Lecture on RDD in Spark

Jul 16, 2024

Lecture on RDD in Spark

Introduction to RDD

  • RDD stands for Resilient Distributed Dataset
  • Purpose: Distribute datasets across multiple servers and nodes for parallel computations.

Key Features of RDD

  • Immutable Collection: RDDs are collections of objects that do not change.
  • Resilience: Fault-tolerant.

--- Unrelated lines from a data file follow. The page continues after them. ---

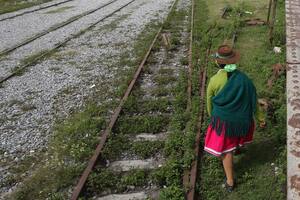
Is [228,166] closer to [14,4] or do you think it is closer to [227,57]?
[227,57]

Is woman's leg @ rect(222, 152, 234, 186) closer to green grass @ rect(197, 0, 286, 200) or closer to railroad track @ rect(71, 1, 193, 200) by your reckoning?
green grass @ rect(197, 0, 286, 200)

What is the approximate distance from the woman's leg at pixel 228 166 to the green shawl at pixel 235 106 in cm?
31

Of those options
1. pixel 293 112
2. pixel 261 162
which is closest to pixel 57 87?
pixel 261 162

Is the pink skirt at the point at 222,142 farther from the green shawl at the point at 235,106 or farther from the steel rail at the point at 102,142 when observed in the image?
the steel rail at the point at 102,142

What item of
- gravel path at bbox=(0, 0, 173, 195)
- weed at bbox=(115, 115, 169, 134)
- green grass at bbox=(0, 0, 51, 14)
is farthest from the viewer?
green grass at bbox=(0, 0, 51, 14)

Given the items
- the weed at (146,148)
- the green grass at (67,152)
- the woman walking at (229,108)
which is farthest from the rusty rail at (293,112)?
the green grass at (67,152)

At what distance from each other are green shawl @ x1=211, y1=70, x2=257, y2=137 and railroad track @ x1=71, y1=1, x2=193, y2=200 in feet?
4.20

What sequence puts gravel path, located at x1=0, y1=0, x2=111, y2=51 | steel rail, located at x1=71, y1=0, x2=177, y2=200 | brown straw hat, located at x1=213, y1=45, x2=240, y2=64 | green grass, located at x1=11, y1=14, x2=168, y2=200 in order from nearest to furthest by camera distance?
brown straw hat, located at x1=213, y1=45, x2=240, y2=64 < steel rail, located at x1=71, y1=0, x2=177, y2=200 < green grass, located at x1=11, y1=14, x2=168, y2=200 < gravel path, located at x1=0, y1=0, x2=111, y2=51

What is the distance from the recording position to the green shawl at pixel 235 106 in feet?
16.0

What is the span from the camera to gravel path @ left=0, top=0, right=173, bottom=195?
24.3ft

Uses DAG (Directed Acyclic Graph) to recompute missing partitions.
  • Distribution: Data can be stored across various nodes/servers.
  • Data Loading: Can load datasets externally (e.g., CSV or JSON files).

Operations on RDD

  • Two Main Types of Operations
    • Transformations
    • Actions

Transformations

  • Definition: Functions that take an RDD as input and return one or more RDDs as output.
  • Characteristics:
    • Lazy Operations: Not executed until an action is performed.
    • Can apply multiple methods like map, filter, reduceByKey.
  • Types:
    • Narrow Transformations
    • Wide Transformations

Actions

  • Definition: The final result of RDD computations.
  • Process:
    • Load data into original RDD
    • Perform intermediate transformations
    • Returns result to driver program
  • Characteristics:
    • Do not create new RDDs
    • Final results can be saved to files or displayed on the console.
  • Examples: first, take, reduce, collect, count

Conclusion

  • RDDs are a foundational data structure in Apache Spark
  • They enable efficient, fault-tolerant, and parallel data processing.